* _Material for this task_:
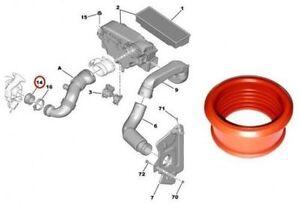 Joint Turbo 1 6 Hdi : joint souple de turbo 206 207 307 308 407 1007 5008 expert partner 1 6hdi 1434c8 ~ Voncanada.com Idées de Décoration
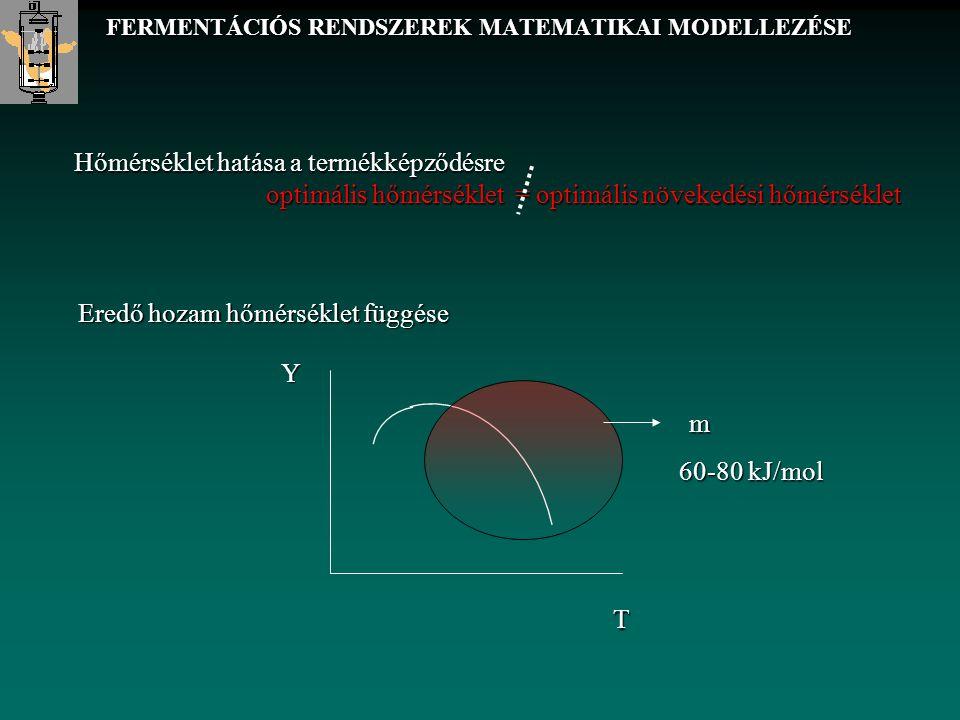 Hőmérséklet hatása a termékképződésre optimális hőmérséklet = optimális növekedési hőmérséklet Eredő hozam hőmérséklet függése Y T m 60-80 kJ/mol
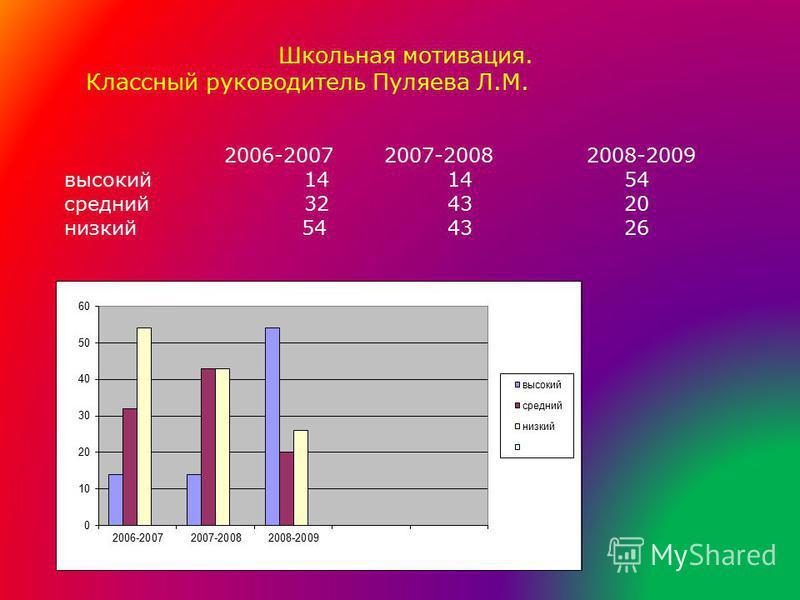 Школьная мотивация. Классный руководитель Пуляева Л.М. 2006-20072007-2008 2008-2009 высокий 14 1454 средний 32 4320 низкий 54 4326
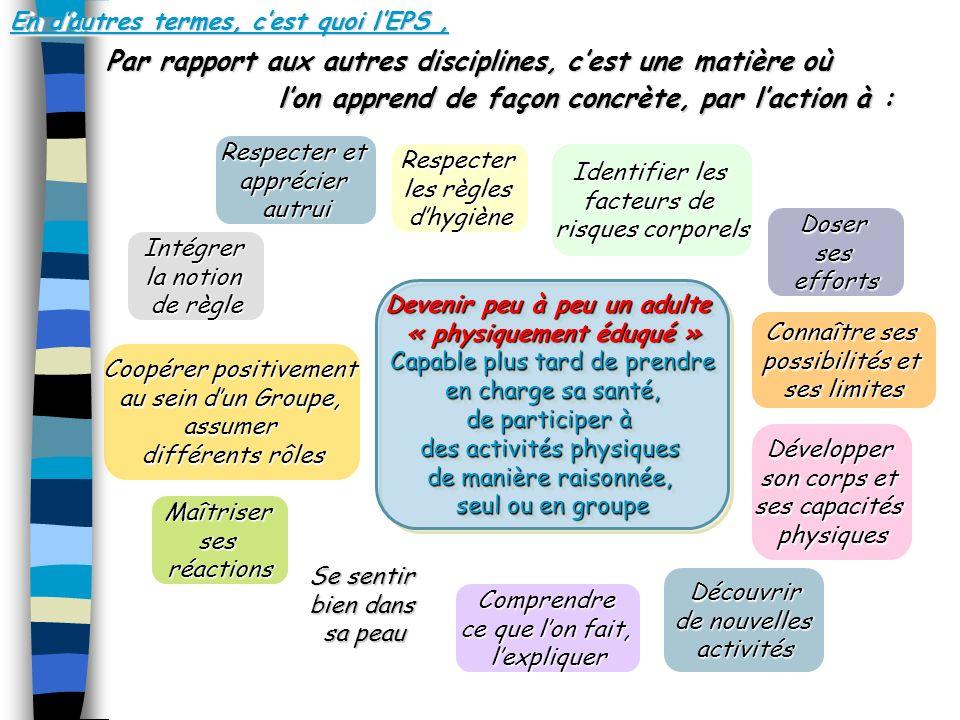 Rôle des enseignants EPS Adapter les difficultés aux capacités des élèves.Adapter les difficultés aux capacités des élèves.
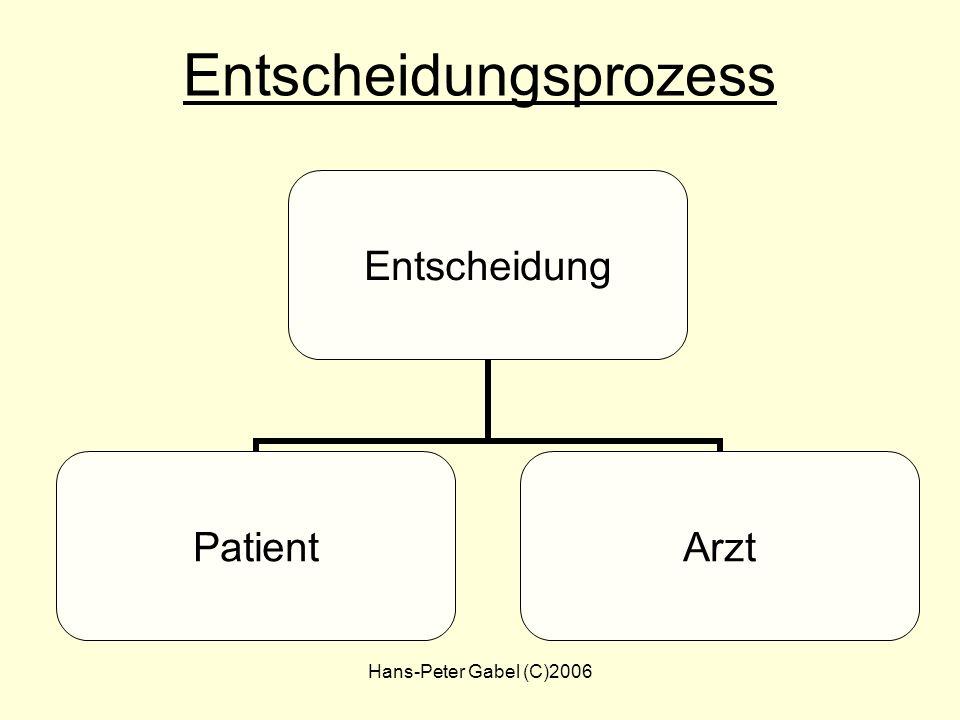Hans-Peter Gabel (C)2006 Entscheidungsprozess Entscheidung für eine Therapie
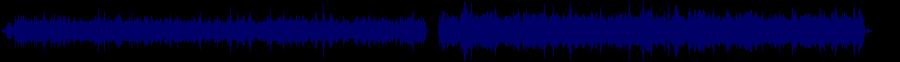 waveform of track #80480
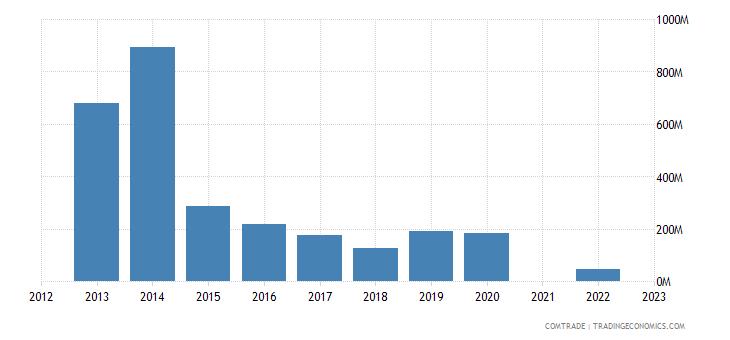 kazakhstan exports finland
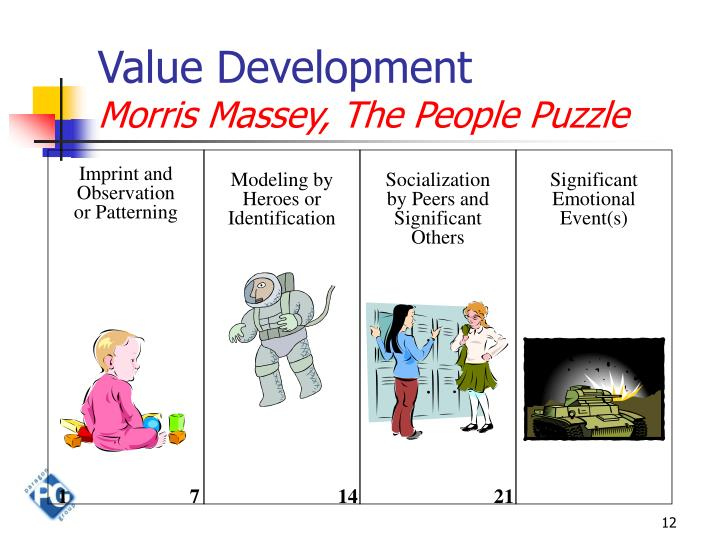 Value Development
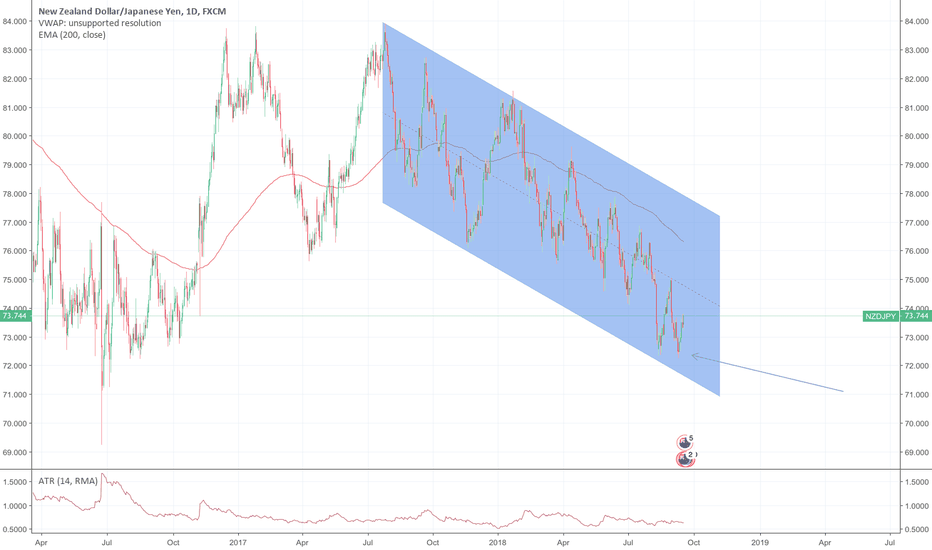 NZDJPY: Buy or Sell?
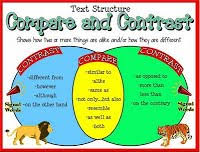 compare contrast essay bfinkurself to help your reader keep track of where you are in the comparison contrast you ll want to be sure that your transitions and topic sentences are especially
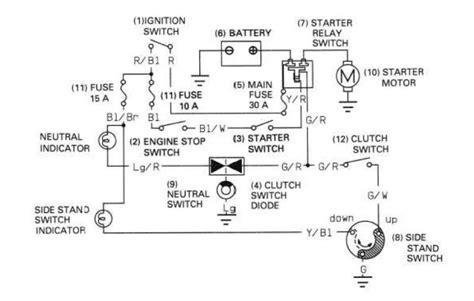 wiring diagram of honda dio honda automotive wiring diagrams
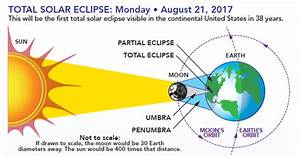 Mwn Blog  2017 Solar Eclipse  A Viewing Guide For Memphis
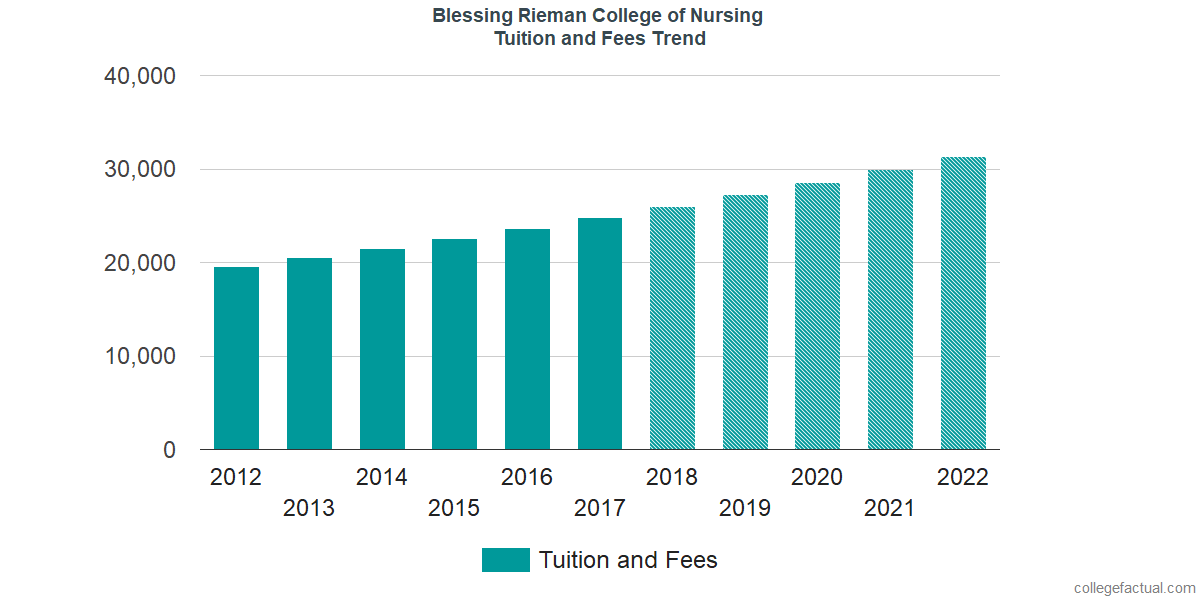 Tuition and Fees Trends at Blessing Rieman College of Nursing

* _Exercise instructions_:
Reproduce each line of the records exactly and exclude any images.

* _Output of the exercise_:
 Joint Turbo 1 6 Hdi : joint souple de turbo 206 207 307 308 407 1007 5008 expert partner 1 6hdi 1434c8 ~ Voncanada.com Idées de Décoration
 Hőmérséklet hatása a termékképződésre optimális hőmérséklet = optimális növekedési hőmérséklet Eredő hozam hőmérséklet függése Y T m 60-80 kJ/mol
 Школьная мотивация. Классный руководитель Пуляева Л.М. 2006-20072007-2008 2008-2009 высокий 14 1454 средний 32 4320 низкий 54 4326
 Rôle des enseignants EPS Adapter les difficultés aux capacités des élèves.Adapter les difficultés aux capacités des élèves.
Hans-Peter Gabel (C)2006 Entscheidungsprozess Entscheidung für eine Therapie
 waveform of track #80480
 kazakhstan exports finland
 Value Development
 NZDJPY: Buy or Sell?
 compare contrast essay bfinkurself to help your reader keep track of where you are in the comparison contrast you ll want to be sure that your transitions and topic sentences are especially
 wiring diagram of honda dio honda automotive wiring diagrams
 Mwn Blog  2017 Solar Eclipse  A Viewing Guide For Memphis
 Tuition and Fees Trends at Blessing Rieman College of Nursing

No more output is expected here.